Additionally Satie forbids the words to be read during a performance and so by presenting the words as subtitles, or even sometimes incorporated into the film, I was able to draw all the elements together in a way which is very difficult in a concert hall. Using the original images from the first edition created by Charles Martin gave me a visual basis in which to bring to life the different worlds of each movement. I again taught myself (rather on the go!) how to animate, bringing to life the silliness and madness of the paintings and the music, to let people into both the art works and the music, and most of all into Satie’s incredible sense of humour!

The RPS Enterprise Fund

Building on all of these films I am so grateful to the Harriet Foundation and the RPS Enterprise scheme who made it possible for me to buy some equipment of my own which has enabled me over the past year to continue, both my learning about the making of films, but also creating small bits of content by myself.

Having some equipment of my own has allowed me to be flexible and react quickly when opportunities arose, even building other projects into films, or increasing their scope and reach.

Additionally I have used the equipment to experiment and learn, both about the the technical aspects of digital film making, but possibly even more importantly, to improve my presentation when on camera, and hone how best to communicate complex musical ideas as clearly as possible.

Here are the projects which the award from the Harriet Foundation and the RPS Enterprise Scheme has made possible:

The Franz Schmidt Interviews

As part of my project to promote the music of Franz Schmidt, along side recording his complete symphonies I have started a series of interviews with Schmidt lovers and performancer to try and showcase different aspects of his music from those who know it best.
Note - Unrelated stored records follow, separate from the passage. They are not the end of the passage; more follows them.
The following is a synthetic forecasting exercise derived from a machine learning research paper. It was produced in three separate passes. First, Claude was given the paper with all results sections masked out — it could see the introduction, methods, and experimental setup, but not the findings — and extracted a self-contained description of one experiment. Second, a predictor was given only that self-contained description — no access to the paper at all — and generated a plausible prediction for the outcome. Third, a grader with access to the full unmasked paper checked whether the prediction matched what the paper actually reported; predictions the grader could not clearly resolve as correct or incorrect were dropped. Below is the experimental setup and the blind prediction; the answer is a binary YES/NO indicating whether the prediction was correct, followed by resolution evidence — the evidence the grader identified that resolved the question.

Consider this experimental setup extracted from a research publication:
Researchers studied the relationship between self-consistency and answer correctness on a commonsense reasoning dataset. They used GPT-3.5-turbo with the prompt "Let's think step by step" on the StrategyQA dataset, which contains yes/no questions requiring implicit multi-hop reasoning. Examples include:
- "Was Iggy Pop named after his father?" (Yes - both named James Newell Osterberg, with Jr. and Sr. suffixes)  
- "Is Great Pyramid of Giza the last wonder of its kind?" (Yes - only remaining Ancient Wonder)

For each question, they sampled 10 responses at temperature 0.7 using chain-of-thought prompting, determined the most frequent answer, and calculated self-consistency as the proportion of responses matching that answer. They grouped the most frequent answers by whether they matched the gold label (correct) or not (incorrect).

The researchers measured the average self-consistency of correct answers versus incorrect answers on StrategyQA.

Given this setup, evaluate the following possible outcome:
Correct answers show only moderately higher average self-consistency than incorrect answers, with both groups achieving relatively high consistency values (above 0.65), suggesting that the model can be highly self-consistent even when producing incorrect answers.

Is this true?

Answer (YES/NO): YES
Pre-Concert Interview: Franz Schmidt & Music from Vienna

Before a concert in Cardiff, Lisa Tregale the director of the BBC NOW interviewed me about the program including a performance of Schmidt’s 3rd Symphony which we then went on to record. It was a fabulous opportunity for me to present on camera about Schmidt and try and provide a context and draw connections to inspire the audience about his music.

Remembering Oliver Knussen

I am so thrilled that the New European Ensemble asked for some recollections of my great friend and mentor Oliver Knussen. I knew Olly for 17 years and he was such an important influence on my life that it was an honour to talk about him. It was also another opportunity for me to develop the way I can enthuse audiences about the music I love.

Interview for Onjam: Filming Eric Satie

This was a first for me - being asked to talk less about music and more about the art of film and the process of creating the film on Eric Satie ‘Sports et Divertissements’. Again I was able to use visual images to illuminate ideas and my goal was to try and make this interview accessible to an audience who knew either nothing of music, or nothing of film history, but an awful lot about the other one!

#musicalmicrodosing

I have recently begun a daily series of very short videos on instagram. Each one tries to show a single moment in pieces of music I love, and in a lighthearted way provide a sort of choreography to draw people into these moments. For each post I give easy links to try and listen to more of the recordings.